Monday, February 21, 2011
What Would Jesus Do?
Giving up ground is not easy to do. As a youngster, I could argue any point to absolute exhaustion, and regardless of any debating success or failure, my views wouldn’t budge an inch. In the second grade I had one such debate with my good friend Maxwell. If parents ever stop naming their children Maxwell, Maxamillian, or any similar variation of the name, so help me, I’m moving to Canada. Our little exchange began when Maxwell inquired why I wasn’t eating my pork hot dog during our school lunch hour. I was raised to eat only kosher foods since my family was Seventh-day Adventist. I began to explain to Max that pork was an unclean food, and no matter how many times you washed it, it still would not be clean. Given that the basis for my argument was as intellectually sound as my rubbery hot dog, Maxwell remained unmoved and rebutted with some nutritional facts about other not-so kosher foods such as crab and lobster saying they were in fact good for you. After a few minutes, our teacher, Mrs. Rait joined the conversation and tried to enlighten me in the flaws of my argument. “Nope,” I’d say, “just try washing it. It still won’t be clean.” Illustrator and cartoonist Steve Brodner once said, “Orthodoxy of any kind is another word for learning disability.” Learning disability? Well, I have since discovered that washing hot dogs doesn’t make much sense no matter what your ideologies may be.
Though my misunderstanding of kosher foods isn’t a typical representation of Seventh-day Adventists’ intelligence, I do feel that on some level religious types get locked into their divine canons, slowing societal progress. For instance, when discussing curriculum for textbooks, the Texas school board members revised what would be taught in several subjects. In social studies they placed an emphasis on Christian aspects of the world and much less focus on Islam.

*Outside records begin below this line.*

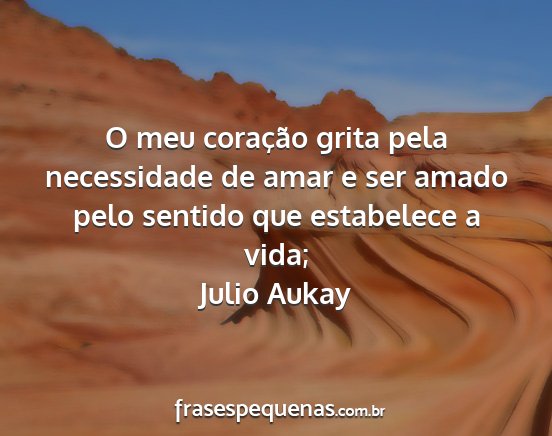 Julio Aukay - O meu coração grita pela necessidade de amar e...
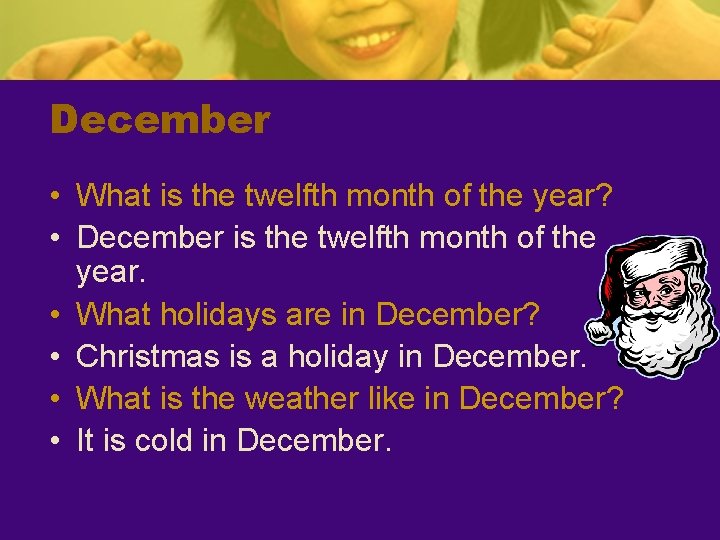 December • What is the twelfth month of the year? • December is the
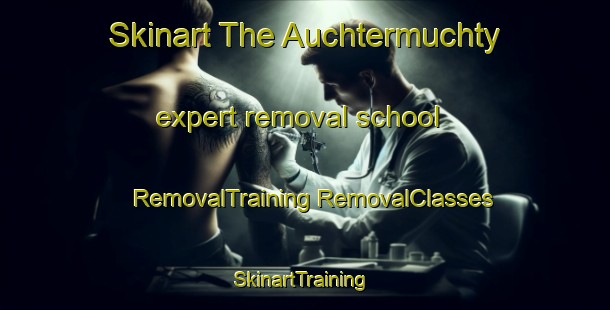 Skinart The Auchtermuchty expert removal school | #RemovalTraining #RemovalClasses #SkinartTraining-United Kingdom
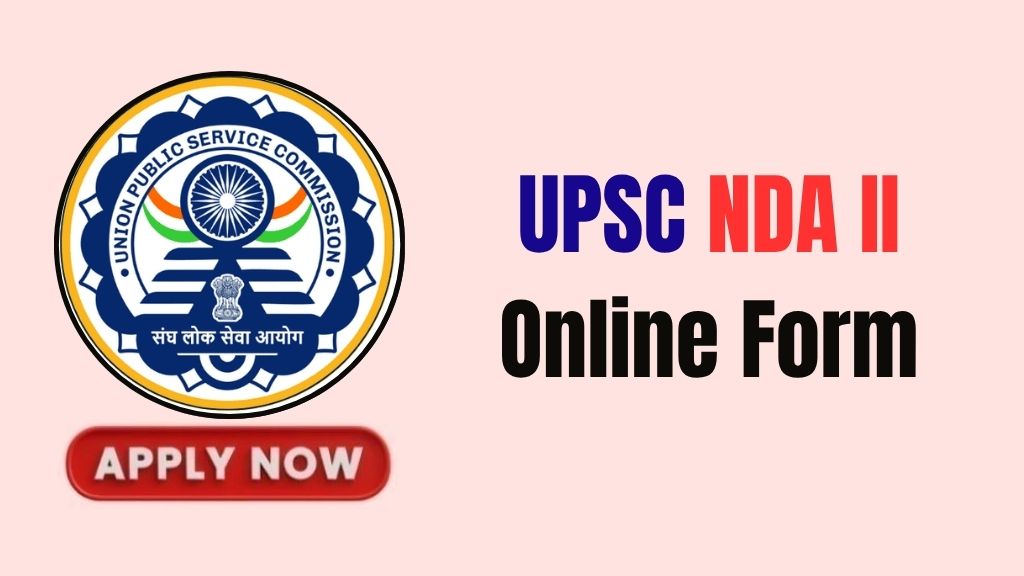 UPSC NDA II Online Form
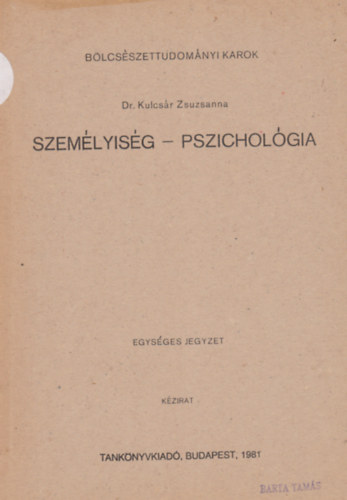 Dr. Kulcsr Zsuzsanna - Szemlyisg-pszicholgia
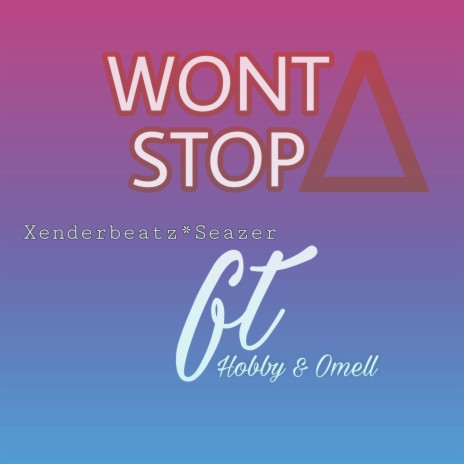 Won't stop (feat. Seazer,Hobby & Omell)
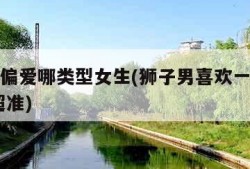 狮子男偏爱哪类型女生(狮子男喜欢一个人的表现 超准)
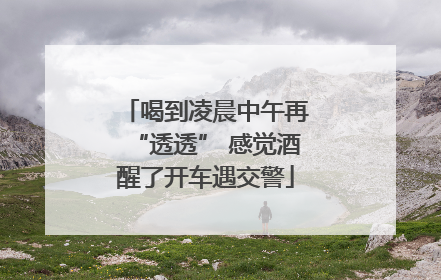 喝到凌晨中午再“透透” 感觉酒醒了开车遇交警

Everyone knows that we have a better understanding of the Muslim community than our own Christian nation anyway, so what’s the big deal? Science also took a heavy blow when Christian, conservative, board members decided that the creation theory warranted just as much attention as evolution. A combination of the two would probably serve students well if presented in an entertaining fashion: “Jesus Smote the Dinosaurs with Five Loaves of Bread and Two Fish,” “Moses and the Ten Missing Links,” and of course “The Big Bang Theory: How a Virgin got Pregnant.” Any objection to the conservative Texan board has been seen as an attack on patriotic America, and wouldn’t be tolerated. The board even put a ban on Brown Bear, Brown Bear because the beloved children’s book’s author, Bill Martin, wrote a book on communism. In fact Ethical Marxism was written by a different Bill Martin who is a professor at DePaul University. When the error was discovered, Brown Bear, Brown Bear was rectified and put back in the curriculum.
Of course Texas isn’t the only place where American champions are vanquishing well-grounded science and treasonous liberal thinking (Red Bear, Red Bear). You can take a look at any public figure who loudly proclaims their Christian faith, and see exactly how it affects their ideologies. Most recently, gubernatorial hopeful Carl Paladino was put on the national spotlight with his anti-gay remarks. Using a Christian family model for comparison, Paladino divulged, “(homosexuality) isn’t an equally valid or successful option.” His remarks came as a shock to many, but even more surprising was how apathetic his supporters were. Apparently many share Paladino’s anti-gay sentiments. “It’s just disgusting,” Paladino said of Gay Pride Parades. Although one could argue uncompromising ignorance and intolerance are equally valid and successful options. Note most Tea Party candidates’ platforms.
It’s hard to say just how much weight these issues should hold when compared to other big-ticket items like unemployment, healthcare, Afghanistan, Nuclear North Korea, among others. But when we see religious ideologies creeping into topics like global warming, education, and civil rights, it might be good form to question our nation’s decision making, and who we want to make those decisions. We do have the freedom of religion, but in the same vein we have a separation of church and state. Is orthodoxy another word for learning disability? You won’t find the answer in the thesaurus. But after consulting my divine council, I was told, “Ask again later,” followed by, “Signs point to yes.” The Magic 8 Ball will never lead astray.